• **EXTRACT**:
Hilary Benn
Main Page: Hilary Benn (Labour - Leeds South)In the true spirit of your comments, Mr Speaker, I entirely support and congratulate my hon. Friend the Member for Gloucester (Richard Graham), who has campaigned hard on this issue with a lot of people who have done a lot of work locally.
Before the last election, the then Leader of the Opposition said:
“Any Cabinet minister...who comes to me and says ‘here are my plans and they involve front line reductions’ will be sent back to their department to go away and think again.”
Yet we now know that the social care front line has been cut, including the simple act of giving a hot meal to elderly people living at home alone, with 220,000 fewer elderly people receiving meals on wheels compared with 2010, when that promise was made. I have a very simple question for the Secretary of State: why is that?
The amount spent by councils in cash terms is roughly the same as it was in 2010-11 so far as adult social care is concerned. The net revenue on adult social care was £14.6 billion—about 30% of councils’ budgets. Individual councils have made various decisions and it is up to those councils to defend them. We have tried to ensure, with the better care fund, better co-ordination between medical care and social care, including domiciliary care.

• **DATA FOR ANALYSIS**:
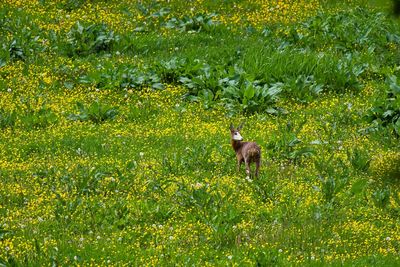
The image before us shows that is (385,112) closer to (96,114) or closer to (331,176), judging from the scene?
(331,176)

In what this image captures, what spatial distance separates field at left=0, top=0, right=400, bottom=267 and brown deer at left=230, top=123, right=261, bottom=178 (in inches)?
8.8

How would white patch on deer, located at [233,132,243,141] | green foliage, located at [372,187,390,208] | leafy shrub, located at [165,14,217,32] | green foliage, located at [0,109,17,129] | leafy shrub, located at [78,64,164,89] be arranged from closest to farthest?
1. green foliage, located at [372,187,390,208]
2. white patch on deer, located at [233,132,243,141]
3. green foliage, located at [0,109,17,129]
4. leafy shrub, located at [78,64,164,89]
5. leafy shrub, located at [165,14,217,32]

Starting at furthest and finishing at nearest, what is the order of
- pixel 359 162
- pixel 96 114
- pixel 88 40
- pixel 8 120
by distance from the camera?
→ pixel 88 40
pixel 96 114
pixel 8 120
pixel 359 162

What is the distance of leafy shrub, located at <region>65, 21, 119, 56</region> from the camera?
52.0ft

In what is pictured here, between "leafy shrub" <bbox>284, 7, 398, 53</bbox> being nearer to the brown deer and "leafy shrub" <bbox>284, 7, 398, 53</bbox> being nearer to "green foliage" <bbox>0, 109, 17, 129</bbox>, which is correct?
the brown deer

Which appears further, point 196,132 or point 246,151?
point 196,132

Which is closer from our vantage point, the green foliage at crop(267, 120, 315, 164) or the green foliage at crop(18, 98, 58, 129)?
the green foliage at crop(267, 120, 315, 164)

---

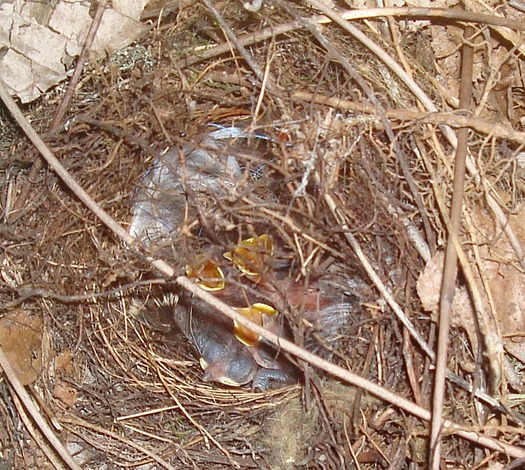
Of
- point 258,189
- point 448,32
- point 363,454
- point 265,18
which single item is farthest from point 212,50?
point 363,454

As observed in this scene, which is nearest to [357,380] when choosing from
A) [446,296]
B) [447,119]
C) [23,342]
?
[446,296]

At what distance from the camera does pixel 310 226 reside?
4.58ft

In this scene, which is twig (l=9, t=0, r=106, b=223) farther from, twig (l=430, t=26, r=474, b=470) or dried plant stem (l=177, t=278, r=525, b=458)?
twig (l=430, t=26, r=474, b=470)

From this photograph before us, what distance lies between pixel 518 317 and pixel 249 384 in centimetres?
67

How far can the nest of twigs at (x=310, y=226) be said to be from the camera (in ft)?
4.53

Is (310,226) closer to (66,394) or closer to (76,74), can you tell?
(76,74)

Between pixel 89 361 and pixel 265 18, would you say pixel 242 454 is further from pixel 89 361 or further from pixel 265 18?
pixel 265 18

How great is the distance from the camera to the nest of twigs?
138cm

• **WORK REQUEST 1**: Which numerical figures appear in the social care exchange? List each one.
• **WORK REQUEST 2**: Carry on the social care exchange from the point where it ends.
The material plays no part in this work.

• **REPLY 1**: 220,000; 2010; 2010-11; £14.6 billion; 30%

• **REPLY 2**:
If I may say so, that was an overly firm denial of the Secretary of State’s responsibility for what has gone on. Let me ask him about another promise to the elderly that was made in 2010—by him. In December that year, the right hon. Gentleman assured the House that the local government settlement was
“providing councils with sufficient resources to protect people’s access to care”.—[Official Report, 13 December 2010; Vol. 520, c. 680.]
Yet the National Audit Office says that spending on adult social care is being cut, most of all in the areas of greatest need, which have also seen the biggest reductions in Government funding. Is it not the truth that the Secretary of State has also broken his promise to the elderly people of England and that it has happened because in the past five years he has taken decisions about funding that have been unfair to councils and because, as many councils of all parties think, he has failed to stand up for local government?
Given that the right hon. Gentleman’s party is promising £52 billion-worth of cuts to local authorities, I do not see that he has a leg to stand on. I have to say to him that this coalition has worked hard to protect the elderly and to improve the better care programme. My desk is covered with requests from Labour councils demanding that we cease the exemption for elderly people on council tax relief and the like. Frankly, for the right hon. Gentleman to pose as a friend of the elderly is absolutely ludicrous.